All work and no play...

Contrary to popular belief, all work and no play is NOT the scientist's way.  A long day at sea with a tight schedule, which included an interview and two live webinars, has led to a much needed night of relaxation. 

Noelle prepping for her dive to Aquarius
Sarina suiting up for her dive to Aquarius

Clockwise from top left: Sarina, Noelle, Otter and Otto

I made it through the habitat entry protocol with very little problems with the help of our Aquarius-based escorts Mark "Otter" Hulsbeck  and Otto Rutten.  After helping Sarina and I strip down our gear and shower off the salt water, Otter and Otto gave us a security briefing and tour of the habitat.   We were told what to do in case of fire or flooding, and more likely on the bottom of the ocean, if the air goes bad. If this occurs, there are a series of BIBS around the habitat that supply good-clean air in case of an emergency.  Our gracious hosts offered us some "Aquanaut" food in the form of high calorie candy, necessary for a long day's work underwater, and we were ready to roll.  With Mark doing some filming from the outside, Sarina interviewed me on video camera from the inside of the habitat about women in science for her Girl Scout Gold Award.  I told a little bit about how I became interested in marine science and about my dissertation project.  After about an hour inside it was time to go, but not before we each made a few quick calls to family to tell them we were calling from the bottom of the ocean.  Unfortunately most of my family was unreachable, but I did manage to have a quick conversation with my dad and husband from 45 feet down in the ocean.  I pulled off a quick tour around the outside of the habitat while Otter shut things down and we were headed back to the surface, just in time to set up for our 2 o'clock webinar on Ustream.
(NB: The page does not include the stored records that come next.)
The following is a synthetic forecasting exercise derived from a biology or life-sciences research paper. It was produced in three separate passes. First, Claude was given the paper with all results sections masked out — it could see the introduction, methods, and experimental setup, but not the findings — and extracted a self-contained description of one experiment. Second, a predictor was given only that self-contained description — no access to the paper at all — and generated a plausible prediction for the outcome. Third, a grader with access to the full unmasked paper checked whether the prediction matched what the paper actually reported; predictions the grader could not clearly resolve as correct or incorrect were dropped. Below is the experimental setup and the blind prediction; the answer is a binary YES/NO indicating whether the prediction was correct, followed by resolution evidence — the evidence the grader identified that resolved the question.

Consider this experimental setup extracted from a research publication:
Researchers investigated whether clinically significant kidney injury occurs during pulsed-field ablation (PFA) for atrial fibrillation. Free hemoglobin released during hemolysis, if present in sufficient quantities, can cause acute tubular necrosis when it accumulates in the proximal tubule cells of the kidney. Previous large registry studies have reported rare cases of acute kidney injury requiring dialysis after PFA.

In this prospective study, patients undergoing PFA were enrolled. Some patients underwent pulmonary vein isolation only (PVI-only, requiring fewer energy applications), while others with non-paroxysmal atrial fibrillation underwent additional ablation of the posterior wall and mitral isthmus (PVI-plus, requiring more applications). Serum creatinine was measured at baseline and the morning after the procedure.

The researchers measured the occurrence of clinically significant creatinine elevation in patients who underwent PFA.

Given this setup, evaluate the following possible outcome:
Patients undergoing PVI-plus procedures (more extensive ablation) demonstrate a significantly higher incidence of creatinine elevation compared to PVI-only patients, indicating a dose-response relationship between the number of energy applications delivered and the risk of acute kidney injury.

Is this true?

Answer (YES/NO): NO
I quickly stripped my gear, rinsed with fresh water and put on a clean shirt for all of your viewing pleasures.  We started our live feed promptly at 0202 EDT, first talking to our boat captain, Tim Roberts, about his involvement in Aquarius. We then moved on to discussing Mark's various Aquanaut adventures.  It got pretty warm on the back of the boat in the southern Florida, August sun; I had to get up and apply sunscreen in the middle of Mark's interview in order to avoid some serious pain tonight.  Then came my big 15 minutes (more like five) of fame, where I was able to talk about marine policy and Aquarius as a tool for getting people excited about science.  It was a little nerve racking being on a live feed and unable to see my viewers or even know exactly what they were seeing or hearing.  It was relieving to call my mom afterwards and have her tell me I did well. Thanks Mom!

A few cannonballs off the back of the boat and we headed back to shore to plan for tonight's live webinar at 1900 EDT.  A load of laundry, a quick nap and a snack of tortellini salad and I was ready for round two.  The seven o'clock show was a nice relaxing chat around a patio table on the dock with a breeze coming up the canal.  So now we're off to Sharkey's, the local watering hole, to briefly celebrate our accomplishments before heading out to the field again tomorrow at 0900.